Quintana ready for return to Cubs
Jose Quintana is ready to pitch for the Cubs after recovering from a sliced left thumb, manager David Ross confirmed before Saturday's game against the White Sox.
Quintana, a left-handed starter, threw a short bullpen session in South Bend on Friday, which was designed as a final tune up.
"I think the plan was just to get him a short stint and see what that looked like," Ross said. "Let him kind of air it out for a short amount of time and see how that played and how it felt for him. All the feedback was good.
"He's ready to go and we're going to find the right spot for him and communicate it, depending on who else is healthy and ready to go as well."
The next opening in the Cubs' rotation is Tuesday at Detroit. Quintana is a candidate to start that game, but so is Tyler Chatwood, who threw in the bullpen Saturday as he recovers from a back injury. Ross offered two more candidates to start in Detroit, Adbert Alzolay and Colin Rea. Alzolay gave up 2 hits and 1 run in 5 innings on Wednesday against St. Louis.

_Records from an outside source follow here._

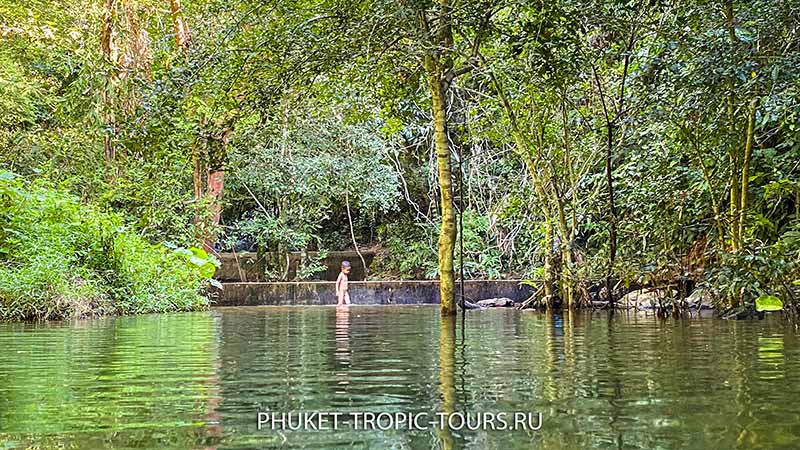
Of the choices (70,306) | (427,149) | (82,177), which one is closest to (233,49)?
(70,306)

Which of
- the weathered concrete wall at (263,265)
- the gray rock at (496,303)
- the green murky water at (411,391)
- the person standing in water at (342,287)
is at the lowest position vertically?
the green murky water at (411,391)

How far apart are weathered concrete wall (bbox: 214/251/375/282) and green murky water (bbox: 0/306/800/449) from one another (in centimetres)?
1752

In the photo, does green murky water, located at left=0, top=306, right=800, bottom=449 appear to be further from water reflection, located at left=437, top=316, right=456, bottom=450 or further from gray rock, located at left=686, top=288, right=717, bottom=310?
gray rock, located at left=686, top=288, right=717, bottom=310

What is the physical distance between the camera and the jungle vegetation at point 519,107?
7961 mm

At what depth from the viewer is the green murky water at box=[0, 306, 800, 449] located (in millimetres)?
1795

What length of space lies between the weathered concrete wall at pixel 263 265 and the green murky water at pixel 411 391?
17.5 m

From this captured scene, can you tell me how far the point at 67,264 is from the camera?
35.6 ft

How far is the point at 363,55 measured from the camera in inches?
351

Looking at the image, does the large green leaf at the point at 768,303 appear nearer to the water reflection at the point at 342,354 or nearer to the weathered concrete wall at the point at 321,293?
the water reflection at the point at 342,354

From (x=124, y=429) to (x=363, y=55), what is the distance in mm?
7287

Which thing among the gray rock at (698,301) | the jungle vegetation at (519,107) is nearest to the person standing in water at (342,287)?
the jungle vegetation at (519,107)

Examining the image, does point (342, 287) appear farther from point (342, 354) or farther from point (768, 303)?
point (342, 354)

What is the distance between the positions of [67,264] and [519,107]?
625 centimetres

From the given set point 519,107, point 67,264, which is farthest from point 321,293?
point 67,264
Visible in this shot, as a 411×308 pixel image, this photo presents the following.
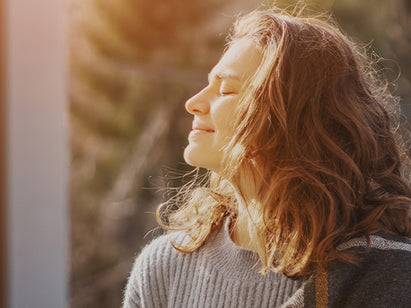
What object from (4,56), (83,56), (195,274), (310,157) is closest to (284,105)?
(310,157)

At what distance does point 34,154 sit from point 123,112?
10.4 feet

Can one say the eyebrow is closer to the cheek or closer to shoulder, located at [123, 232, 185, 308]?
the cheek

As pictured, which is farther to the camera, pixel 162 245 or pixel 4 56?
pixel 162 245

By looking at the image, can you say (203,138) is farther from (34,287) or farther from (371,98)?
(34,287)

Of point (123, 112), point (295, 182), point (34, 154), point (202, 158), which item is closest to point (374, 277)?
point (295, 182)

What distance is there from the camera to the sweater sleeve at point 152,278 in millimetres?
1247

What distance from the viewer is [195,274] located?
4.04 ft

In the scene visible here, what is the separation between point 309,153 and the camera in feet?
3.76

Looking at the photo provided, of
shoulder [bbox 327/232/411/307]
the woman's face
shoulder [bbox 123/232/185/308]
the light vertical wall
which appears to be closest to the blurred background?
shoulder [bbox 123/232/185/308]

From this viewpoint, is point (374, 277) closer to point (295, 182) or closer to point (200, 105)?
point (295, 182)

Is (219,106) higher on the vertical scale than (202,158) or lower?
higher

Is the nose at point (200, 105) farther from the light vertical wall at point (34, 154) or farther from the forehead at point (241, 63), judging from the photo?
the light vertical wall at point (34, 154)

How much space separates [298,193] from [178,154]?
2474mm

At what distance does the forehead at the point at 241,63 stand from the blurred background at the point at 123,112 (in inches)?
87.4
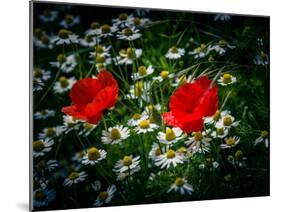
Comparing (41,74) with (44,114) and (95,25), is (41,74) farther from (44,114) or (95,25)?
(95,25)

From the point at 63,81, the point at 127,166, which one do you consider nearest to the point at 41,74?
the point at 63,81

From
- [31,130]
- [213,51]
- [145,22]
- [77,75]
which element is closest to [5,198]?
[31,130]

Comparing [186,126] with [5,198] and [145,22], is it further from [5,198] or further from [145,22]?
[5,198]

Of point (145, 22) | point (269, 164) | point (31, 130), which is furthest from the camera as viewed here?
point (269, 164)

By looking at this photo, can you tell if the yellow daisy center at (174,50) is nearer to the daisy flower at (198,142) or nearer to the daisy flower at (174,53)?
the daisy flower at (174,53)

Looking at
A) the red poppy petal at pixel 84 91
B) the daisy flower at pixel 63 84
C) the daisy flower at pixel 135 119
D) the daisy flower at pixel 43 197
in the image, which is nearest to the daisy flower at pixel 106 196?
the daisy flower at pixel 43 197

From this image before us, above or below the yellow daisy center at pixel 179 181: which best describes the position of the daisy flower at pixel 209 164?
above
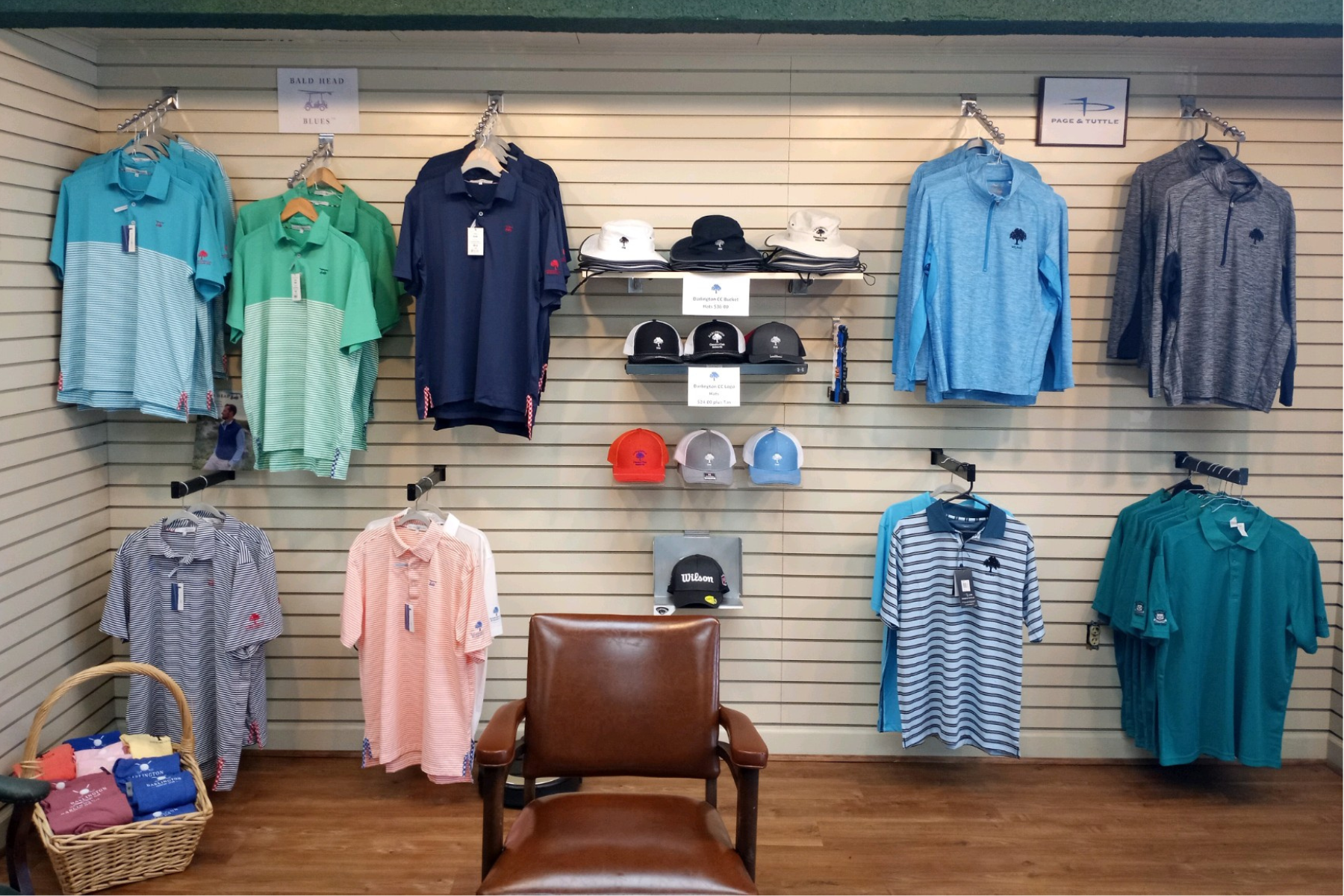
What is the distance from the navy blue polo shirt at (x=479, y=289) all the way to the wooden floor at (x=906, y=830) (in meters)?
1.57

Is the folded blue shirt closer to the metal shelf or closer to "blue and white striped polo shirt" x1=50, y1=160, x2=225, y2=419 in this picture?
"blue and white striped polo shirt" x1=50, y1=160, x2=225, y2=419

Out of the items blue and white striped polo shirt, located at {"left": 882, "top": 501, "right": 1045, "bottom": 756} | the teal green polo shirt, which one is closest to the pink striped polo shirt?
blue and white striped polo shirt, located at {"left": 882, "top": 501, "right": 1045, "bottom": 756}

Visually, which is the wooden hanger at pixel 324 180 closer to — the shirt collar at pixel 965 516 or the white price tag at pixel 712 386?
the white price tag at pixel 712 386

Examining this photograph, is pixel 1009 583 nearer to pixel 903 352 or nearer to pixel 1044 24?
pixel 903 352


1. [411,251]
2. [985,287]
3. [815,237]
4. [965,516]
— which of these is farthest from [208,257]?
[965,516]

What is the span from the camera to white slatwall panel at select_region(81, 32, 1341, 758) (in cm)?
384

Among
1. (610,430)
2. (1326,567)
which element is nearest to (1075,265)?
(1326,567)

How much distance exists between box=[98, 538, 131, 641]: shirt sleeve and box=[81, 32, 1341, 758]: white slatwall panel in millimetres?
512

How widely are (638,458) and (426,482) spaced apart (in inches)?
32.8

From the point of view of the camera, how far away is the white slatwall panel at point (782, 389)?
3838mm

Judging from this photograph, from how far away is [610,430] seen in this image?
3.99 metres

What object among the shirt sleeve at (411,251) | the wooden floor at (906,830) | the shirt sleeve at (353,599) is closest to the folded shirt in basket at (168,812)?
the wooden floor at (906,830)

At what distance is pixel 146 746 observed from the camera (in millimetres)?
3268

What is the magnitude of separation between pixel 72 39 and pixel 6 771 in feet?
9.14
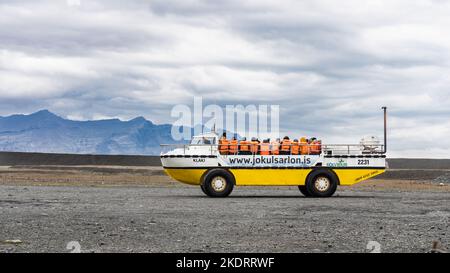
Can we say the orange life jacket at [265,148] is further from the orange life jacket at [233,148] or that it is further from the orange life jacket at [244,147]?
the orange life jacket at [233,148]

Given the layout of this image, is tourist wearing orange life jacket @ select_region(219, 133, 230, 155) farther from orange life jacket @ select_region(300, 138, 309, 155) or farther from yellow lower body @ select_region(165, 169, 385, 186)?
orange life jacket @ select_region(300, 138, 309, 155)

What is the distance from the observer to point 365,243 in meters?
11.1

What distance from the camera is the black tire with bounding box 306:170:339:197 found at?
2475 centimetres

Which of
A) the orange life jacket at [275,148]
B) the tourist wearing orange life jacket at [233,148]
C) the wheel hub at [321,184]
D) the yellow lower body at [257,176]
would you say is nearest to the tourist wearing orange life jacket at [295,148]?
the orange life jacket at [275,148]

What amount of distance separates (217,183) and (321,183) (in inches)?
153

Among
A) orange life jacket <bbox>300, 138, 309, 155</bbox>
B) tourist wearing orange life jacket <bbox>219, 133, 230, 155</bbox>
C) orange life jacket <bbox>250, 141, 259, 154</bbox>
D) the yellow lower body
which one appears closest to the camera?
the yellow lower body

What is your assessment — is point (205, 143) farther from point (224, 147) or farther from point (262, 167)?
point (262, 167)

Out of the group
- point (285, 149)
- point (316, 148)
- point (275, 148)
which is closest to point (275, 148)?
point (275, 148)

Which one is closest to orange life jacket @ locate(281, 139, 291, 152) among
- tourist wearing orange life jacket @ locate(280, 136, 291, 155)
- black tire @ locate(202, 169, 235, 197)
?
tourist wearing orange life jacket @ locate(280, 136, 291, 155)

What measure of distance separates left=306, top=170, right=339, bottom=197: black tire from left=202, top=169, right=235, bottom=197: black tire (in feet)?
9.48

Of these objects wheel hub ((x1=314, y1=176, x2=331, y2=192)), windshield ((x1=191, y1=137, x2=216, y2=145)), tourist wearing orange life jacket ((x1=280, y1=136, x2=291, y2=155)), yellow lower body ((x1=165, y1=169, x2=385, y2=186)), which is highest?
windshield ((x1=191, y1=137, x2=216, y2=145))

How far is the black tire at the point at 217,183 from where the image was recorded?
24219mm
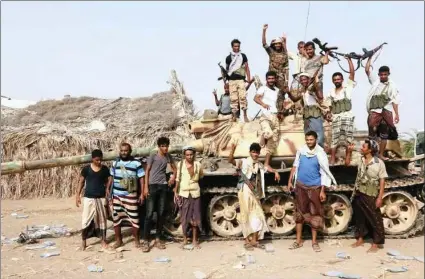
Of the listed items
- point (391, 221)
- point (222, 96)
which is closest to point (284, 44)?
point (222, 96)

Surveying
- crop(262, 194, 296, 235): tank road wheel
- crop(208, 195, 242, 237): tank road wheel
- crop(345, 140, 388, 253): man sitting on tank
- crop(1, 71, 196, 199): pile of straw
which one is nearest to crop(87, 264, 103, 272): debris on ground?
crop(208, 195, 242, 237): tank road wheel

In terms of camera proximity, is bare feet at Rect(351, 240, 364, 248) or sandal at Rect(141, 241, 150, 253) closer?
sandal at Rect(141, 241, 150, 253)

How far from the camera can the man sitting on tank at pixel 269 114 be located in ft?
26.6

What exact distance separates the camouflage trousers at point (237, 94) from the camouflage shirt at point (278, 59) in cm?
84

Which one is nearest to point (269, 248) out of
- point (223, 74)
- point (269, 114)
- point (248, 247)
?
point (248, 247)

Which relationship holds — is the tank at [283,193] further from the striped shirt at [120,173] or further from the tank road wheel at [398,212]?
the striped shirt at [120,173]

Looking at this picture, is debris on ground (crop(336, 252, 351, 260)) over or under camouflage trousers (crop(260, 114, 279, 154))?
under

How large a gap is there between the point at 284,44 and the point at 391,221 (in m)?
3.84

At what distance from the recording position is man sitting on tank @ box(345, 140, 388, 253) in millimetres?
7309

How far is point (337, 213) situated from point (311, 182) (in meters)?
1.39

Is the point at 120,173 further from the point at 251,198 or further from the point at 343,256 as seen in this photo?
the point at 343,256

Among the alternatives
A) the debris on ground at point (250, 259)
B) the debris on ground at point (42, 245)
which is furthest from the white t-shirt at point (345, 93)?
the debris on ground at point (42, 245)

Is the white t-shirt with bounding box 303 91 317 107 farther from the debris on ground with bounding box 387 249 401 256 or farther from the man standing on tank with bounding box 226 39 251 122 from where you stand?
the debris on ground with bounding box 387 249 401 256

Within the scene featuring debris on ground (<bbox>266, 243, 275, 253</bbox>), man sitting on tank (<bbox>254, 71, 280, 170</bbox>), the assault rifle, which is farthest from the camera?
the assault rifle
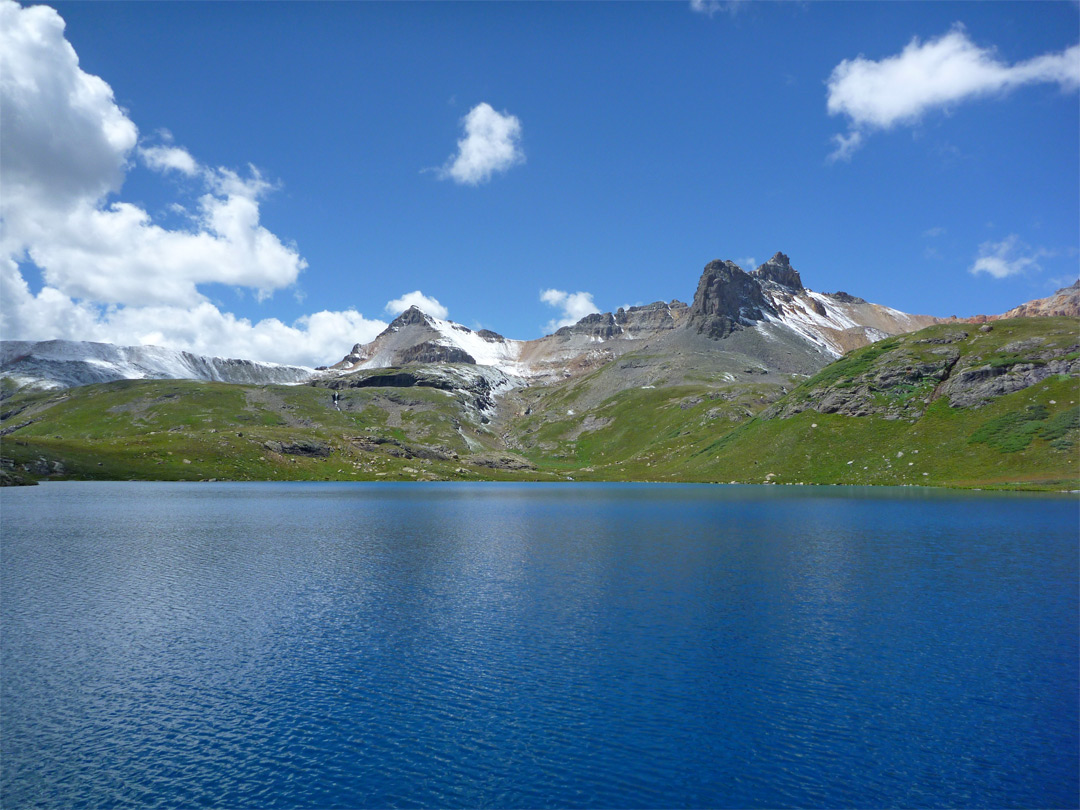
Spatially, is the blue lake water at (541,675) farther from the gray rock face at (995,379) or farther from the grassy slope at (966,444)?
the gray rock face at (995,379)

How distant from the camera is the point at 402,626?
42219mm

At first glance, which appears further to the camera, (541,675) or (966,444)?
(966,444)

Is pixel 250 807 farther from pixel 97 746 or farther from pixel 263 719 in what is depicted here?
pixel 97 746

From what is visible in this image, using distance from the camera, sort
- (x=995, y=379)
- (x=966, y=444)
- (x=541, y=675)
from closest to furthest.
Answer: (x=541, y=675)
(x=966, y=444)
(x=995, y=379)

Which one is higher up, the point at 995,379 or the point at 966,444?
the point at 995,379

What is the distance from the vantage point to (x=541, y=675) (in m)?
33.3

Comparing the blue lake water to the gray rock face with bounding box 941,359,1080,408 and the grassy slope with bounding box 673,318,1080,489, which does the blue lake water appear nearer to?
the grassy slope with bounding box 673,318,1080,489

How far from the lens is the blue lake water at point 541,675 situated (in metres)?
23.2

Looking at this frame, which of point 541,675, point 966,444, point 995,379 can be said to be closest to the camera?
point 541,675

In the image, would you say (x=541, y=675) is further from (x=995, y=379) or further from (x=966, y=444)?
(x=995, y=379)

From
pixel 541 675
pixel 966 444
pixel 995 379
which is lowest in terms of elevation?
pixel 541 675

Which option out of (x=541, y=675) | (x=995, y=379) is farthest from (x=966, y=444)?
(x=541, y=675)

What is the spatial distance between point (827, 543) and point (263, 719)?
Result: 2640 inches

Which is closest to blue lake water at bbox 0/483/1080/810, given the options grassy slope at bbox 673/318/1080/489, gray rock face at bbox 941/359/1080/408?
grassy slope at bbox 673/318/1080/489
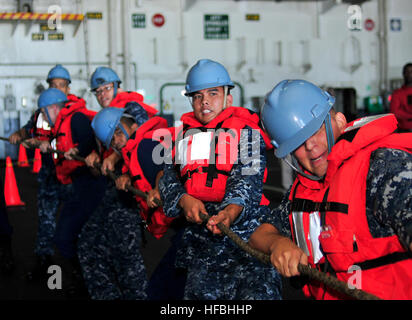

Ross acknowledged that having Quintana start in the bullpen is another possibility. Quintana sliced his finger in a kitchen accident just before summer training began and the injury required microsurgery.
"We've had conversations with Q on how we want to build him back into the team and that (relief) is an option," Ross said.
Speaking of pitching, Ross served as Jon Lester's personal catcher for several years with both the Cubs and Red Sox, so he had some thoughts on Lester allowing 6 home runs in his last two starts, including four by the White Sox on Friday.
"When he gives up home runs, I feel like usually the ball is coming out a little bit flat," Ross said. "Watching a couple replays last night on the home runs, balls were up in the zone. He doesn't have the velocity anymore that's going to get away with mistakes up. He's always been a guy, actually, when he was throwing hard, hitters see the ball really good when he gets up in the zone.
"He's usually a guy that gets good angle on the cutter when he's right, the breaking ball is getting swing-and-miss underneath, the changeup's come into play a lot better this year. Last night for me was just not really establishing who he was and what he wanted to do with the baseball. I thought he trying to feel his way through it."